Der Verzicht auf die vielen technischen Möglichkeiten und die Sicherheit, dass am Schabbat keine noch so drängende Arbeit wichtiger ist als das Zeithaben und das Dasein für die Familie, erleben sowohl Kinder wie auch Ehepartner als persönliche Wertschätzung. Neben Ausruhen, Schlafen und Spazierengehen spielen Lesen und Lernen am Schabbat eine wichtige Rolle. Am Nachmittag des Schabbat habe ich mehrmals erlebt, dass, während ich auf dem Balkon meiner Wohnung in der Hebräischen Bibel las, der Vater meiner Nachbarsfamilie auf dem Balkon nebenan ebenfalls Bibel und Talmud studierte und mit seinem 13-jährigen Sohn den Tora-Abschnitt für die bevorstehende Bar Mizwa (die jüdische Konfirmation) übte. Diese Verbundenheit von Balkon zu Balkon in der Lektüre der gemeinsamen Bibel hat mich sehr beeindruckt und gefreut.

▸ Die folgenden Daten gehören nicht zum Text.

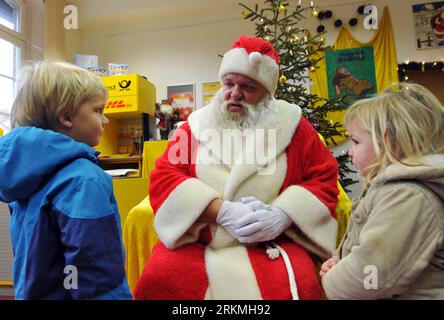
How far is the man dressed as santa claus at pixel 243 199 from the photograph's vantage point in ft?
3.37

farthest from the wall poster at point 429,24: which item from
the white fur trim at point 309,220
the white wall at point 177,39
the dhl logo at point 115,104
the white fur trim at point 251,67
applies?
the white fur trim at point 309,220

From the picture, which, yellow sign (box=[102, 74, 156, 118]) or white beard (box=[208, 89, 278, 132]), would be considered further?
yellow sign (box=[102, 74, 156, 118])

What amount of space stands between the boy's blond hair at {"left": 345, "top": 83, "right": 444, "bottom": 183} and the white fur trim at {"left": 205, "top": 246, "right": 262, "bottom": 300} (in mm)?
492

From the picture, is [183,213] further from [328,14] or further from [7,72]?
[7,72]

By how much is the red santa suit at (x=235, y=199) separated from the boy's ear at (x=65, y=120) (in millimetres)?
440

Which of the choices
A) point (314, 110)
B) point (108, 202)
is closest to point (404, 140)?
point (108, 202)

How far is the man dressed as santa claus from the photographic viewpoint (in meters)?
1.03

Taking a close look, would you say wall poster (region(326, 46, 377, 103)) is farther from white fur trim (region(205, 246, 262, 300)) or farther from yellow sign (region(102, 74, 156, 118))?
white fur trim (region(205, 246, 262, 300))

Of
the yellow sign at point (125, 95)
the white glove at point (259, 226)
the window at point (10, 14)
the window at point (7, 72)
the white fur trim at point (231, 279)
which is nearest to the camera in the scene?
the white fur trim at point (231, 279)

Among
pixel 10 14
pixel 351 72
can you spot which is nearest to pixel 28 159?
pixel 351 72

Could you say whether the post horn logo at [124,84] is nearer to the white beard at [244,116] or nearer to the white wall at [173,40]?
the white wall at [173,40]

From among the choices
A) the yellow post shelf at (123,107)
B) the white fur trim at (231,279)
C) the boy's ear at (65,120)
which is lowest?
the white fur trim at (231,279)

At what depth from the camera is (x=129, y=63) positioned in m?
5.11

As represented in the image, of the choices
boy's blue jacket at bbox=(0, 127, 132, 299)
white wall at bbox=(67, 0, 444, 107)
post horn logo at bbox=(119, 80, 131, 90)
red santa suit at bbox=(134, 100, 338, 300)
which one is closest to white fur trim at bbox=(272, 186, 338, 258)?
red santa suit at bbox=(134, 100, 338, 300)
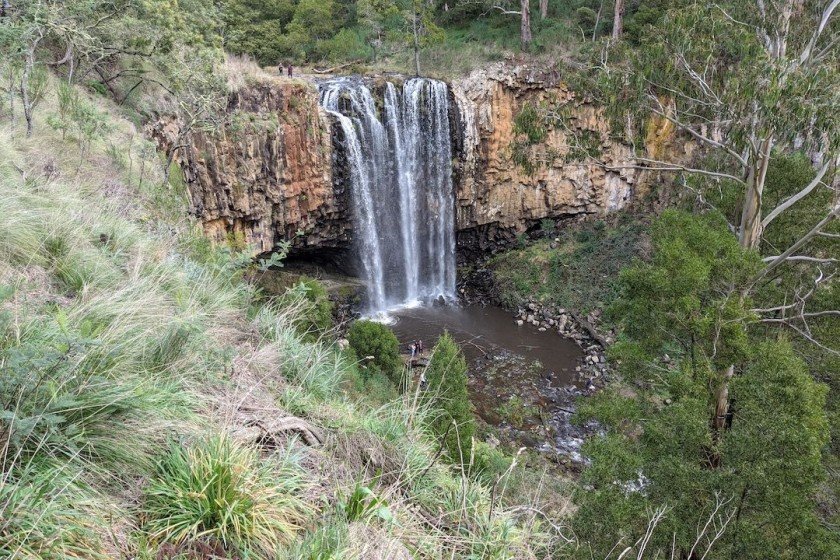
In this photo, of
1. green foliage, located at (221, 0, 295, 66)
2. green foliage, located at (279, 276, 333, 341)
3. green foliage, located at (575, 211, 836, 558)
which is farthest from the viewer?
green foliage, located at (221, 0, 295, 66)

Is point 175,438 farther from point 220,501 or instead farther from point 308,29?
point 308,29

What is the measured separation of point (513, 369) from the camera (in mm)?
14680

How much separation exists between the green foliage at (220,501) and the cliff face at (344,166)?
814 centimetres

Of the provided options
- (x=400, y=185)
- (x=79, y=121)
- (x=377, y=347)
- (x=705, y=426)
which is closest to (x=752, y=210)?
(x=705, y=426)

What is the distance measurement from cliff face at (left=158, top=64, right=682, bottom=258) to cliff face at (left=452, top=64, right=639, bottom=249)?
4cm

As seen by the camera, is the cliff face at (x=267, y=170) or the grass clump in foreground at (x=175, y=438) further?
the cliff face at (x=267, y=170)

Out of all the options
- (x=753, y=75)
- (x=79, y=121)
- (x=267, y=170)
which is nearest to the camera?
(x=753, y=75)

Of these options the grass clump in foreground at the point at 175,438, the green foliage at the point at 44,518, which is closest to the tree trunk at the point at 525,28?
the grass clump in foreground at the point at 175,438

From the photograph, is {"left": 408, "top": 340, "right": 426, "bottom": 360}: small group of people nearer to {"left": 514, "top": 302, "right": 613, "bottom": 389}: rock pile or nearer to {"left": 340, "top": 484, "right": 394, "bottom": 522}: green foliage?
{"left": 514, "top": 302, "right": 613, "bottom": 389}: rock pile

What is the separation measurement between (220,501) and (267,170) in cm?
1418

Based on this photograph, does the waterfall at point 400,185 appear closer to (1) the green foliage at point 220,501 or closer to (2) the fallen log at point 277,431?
(2) the fallen log at point 277,431

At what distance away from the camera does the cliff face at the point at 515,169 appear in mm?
18188

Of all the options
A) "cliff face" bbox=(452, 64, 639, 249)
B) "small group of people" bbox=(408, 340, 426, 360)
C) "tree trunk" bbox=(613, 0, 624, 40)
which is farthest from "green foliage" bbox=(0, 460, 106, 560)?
"tree trunk" bbox=(613, 0, 624, 40)

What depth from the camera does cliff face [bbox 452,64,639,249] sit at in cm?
1819
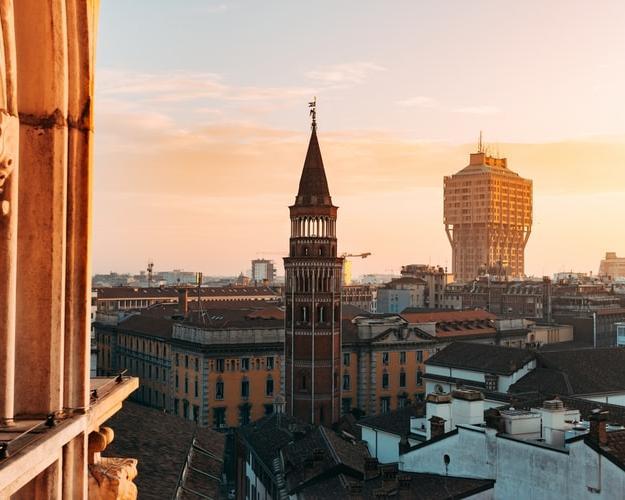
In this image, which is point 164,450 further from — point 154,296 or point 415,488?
point 154,296

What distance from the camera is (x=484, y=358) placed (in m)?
60.2

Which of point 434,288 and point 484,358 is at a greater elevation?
point 434,288

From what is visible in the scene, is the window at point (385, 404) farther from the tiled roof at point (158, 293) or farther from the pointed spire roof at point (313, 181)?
the tiled roof at point (158, 293)

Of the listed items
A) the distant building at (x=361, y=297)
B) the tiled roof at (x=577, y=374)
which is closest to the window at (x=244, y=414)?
the tiled roof at (x=577, y=374)

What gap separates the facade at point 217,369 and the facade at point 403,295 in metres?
87.6

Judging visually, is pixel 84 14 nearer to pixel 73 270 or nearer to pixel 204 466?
pixel 73 270

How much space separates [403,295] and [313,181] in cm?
10159

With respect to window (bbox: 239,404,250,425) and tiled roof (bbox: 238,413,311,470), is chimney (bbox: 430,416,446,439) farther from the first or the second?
window (bbox: 239,404,250,425)

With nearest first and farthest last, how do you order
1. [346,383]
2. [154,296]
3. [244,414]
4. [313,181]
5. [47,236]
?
[47,236] → [313,181] → [244,414] → [346,383] → [154,296]

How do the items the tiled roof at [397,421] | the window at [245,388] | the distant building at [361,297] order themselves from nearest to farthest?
the tiled roof at [397,421] < the window at [245,388] < the distant building at [361,297]

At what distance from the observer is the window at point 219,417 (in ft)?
229

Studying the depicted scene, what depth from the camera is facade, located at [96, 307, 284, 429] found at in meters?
70.4

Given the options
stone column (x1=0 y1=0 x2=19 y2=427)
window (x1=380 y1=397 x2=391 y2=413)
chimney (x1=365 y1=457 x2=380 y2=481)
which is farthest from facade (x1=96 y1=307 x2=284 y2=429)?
stone column (x1=0 y1=0 x2=19 y2=427)

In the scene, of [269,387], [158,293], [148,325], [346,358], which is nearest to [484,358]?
[346,358]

Die dreimonatige Schabbatzeit war für mich – ganz ähnlich wie der wöchentliche Feiertag Schabbat – eine Zeit, in der ich einfach die Bibel lesen konnte ohne sofort an den Nutzen zu denken, ohne schon die nächste Predigt im Blick haben zu müssen. Lernen, interessante Texte in sich aufnehmen ohne gleich selbst etwas schaffen oder formulieren zu müssen, das hat mir sehr gutgetan.

Wie heilsam wäre es, eine solche stressfreie, von Leistungsdruck und Erfolgszwang freigehaltene Zeit an jedem Sonntag erleben zu können. Gott hat sich selbst – so erzählt schon der biblische Schöpfungsbericht – einen solchen Tag gegönnt, als er nach der Schöpfung der Welt „am siebten Tage ruhte von allen seinen Werken“. Statt das dritte Gebot: „Du sollst den Feiertag heiligen!“ als eine Einschränkung, eine Last oder eine Spaßbremse zu verstehen, möchte ich den Sinn dieses Gebots so wiedergeben: Gott gönnt Dir in jeder Woche einen Tag, an dem Du Dich nicht über deine Arbeit definierst, sondern Du selbst sein darfst. Sei so frei!